[Stored data]
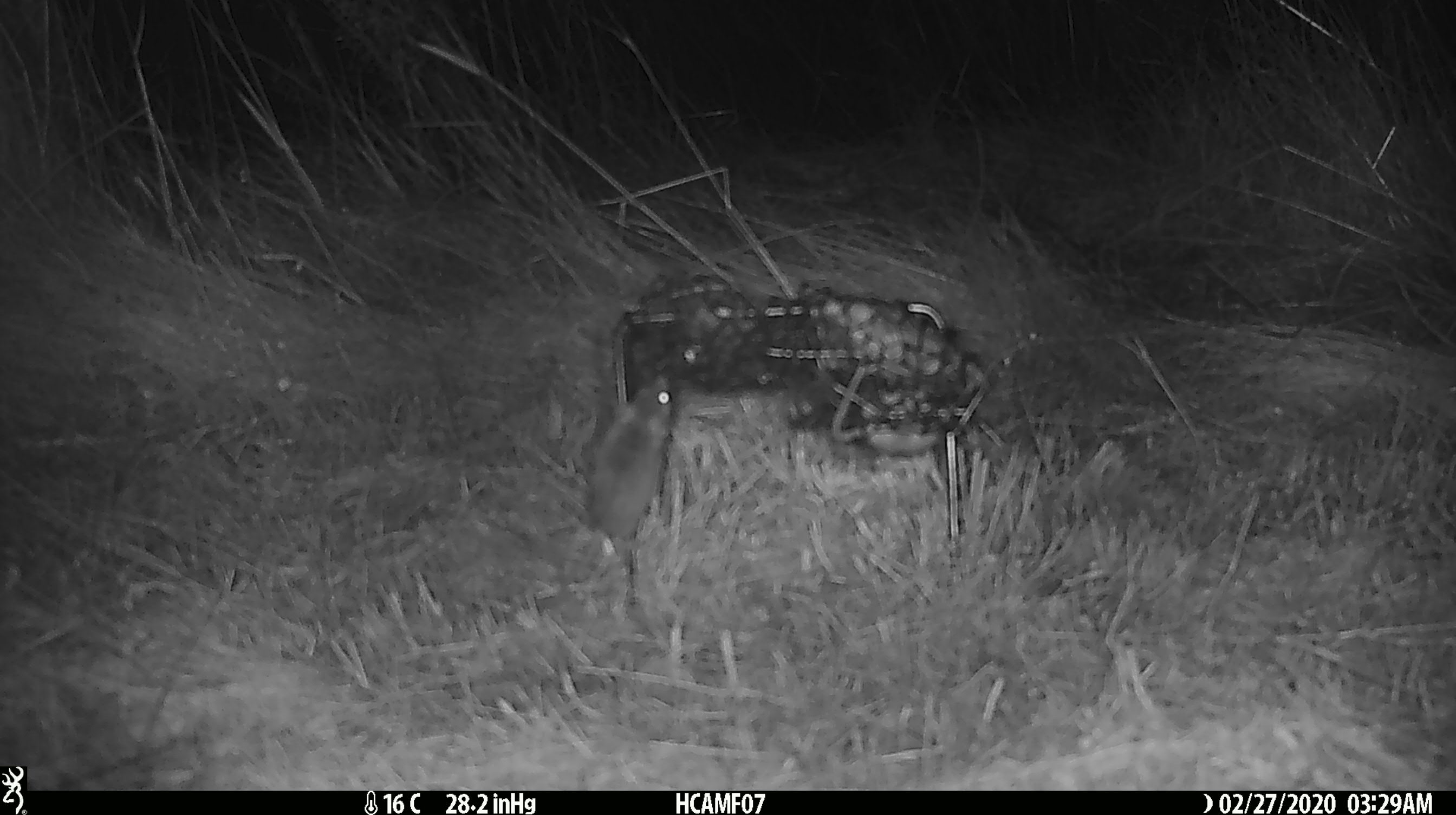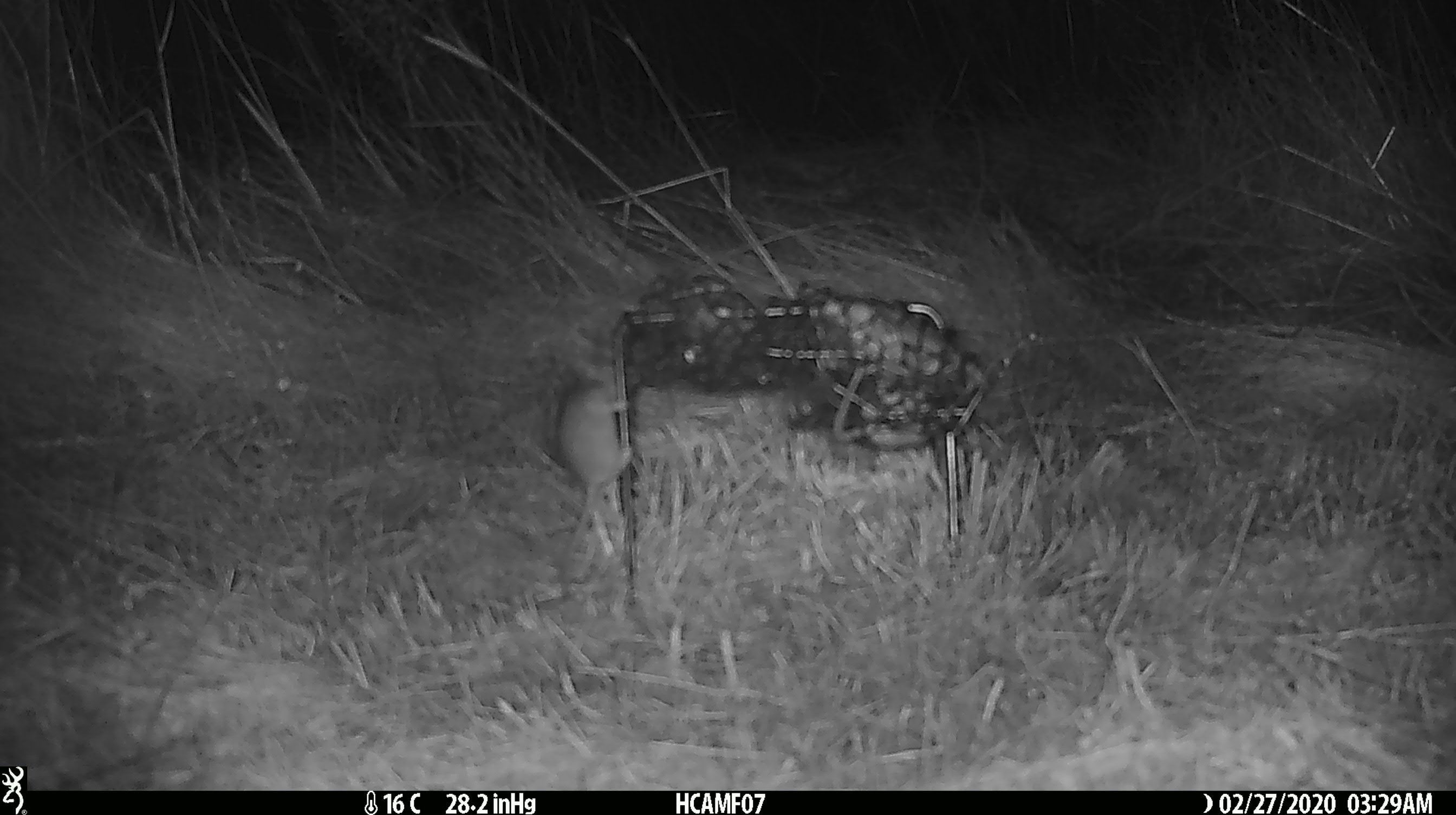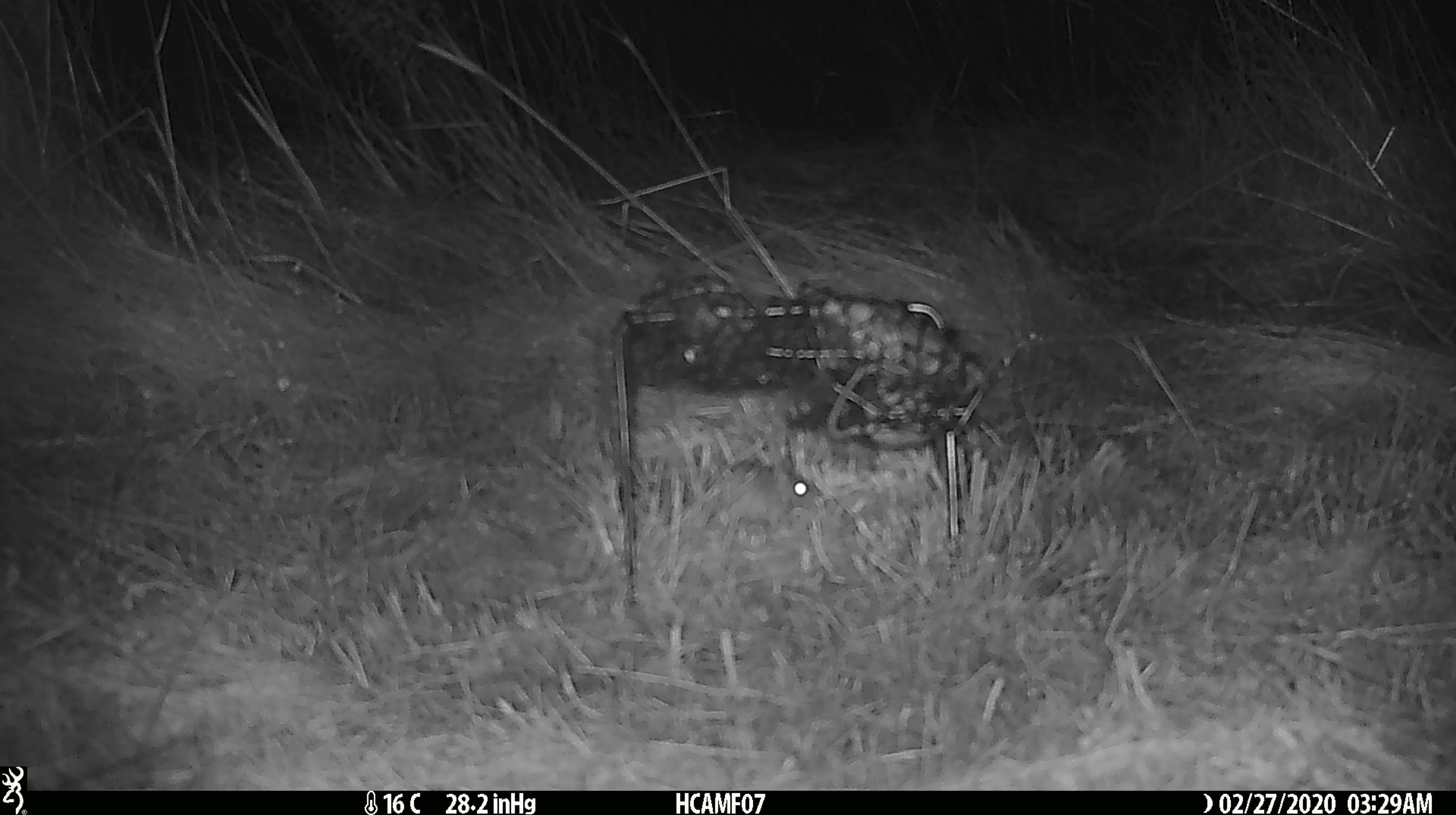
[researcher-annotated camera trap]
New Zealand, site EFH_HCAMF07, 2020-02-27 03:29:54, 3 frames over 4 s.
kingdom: Animalia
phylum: Chordata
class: Mammalia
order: Rodentia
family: Muridae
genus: Mus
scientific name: Mus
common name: mouse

EXERCISE BRIEF =>
Every entry above needs to be duplicated precisely, and none of the pictures should appear.

RESULT =>
[researcher-annotated camera trap]
New Zealand, site EFH_HCAMF07, 2020-02-27 03:29:54, 3 frames over 4 s.
kingdom: Animalia
phylum: Chordata
class: Mammalia
order: Rodentia
family: Muridae
genus: Mus
scientific name: Mus
common name: mouse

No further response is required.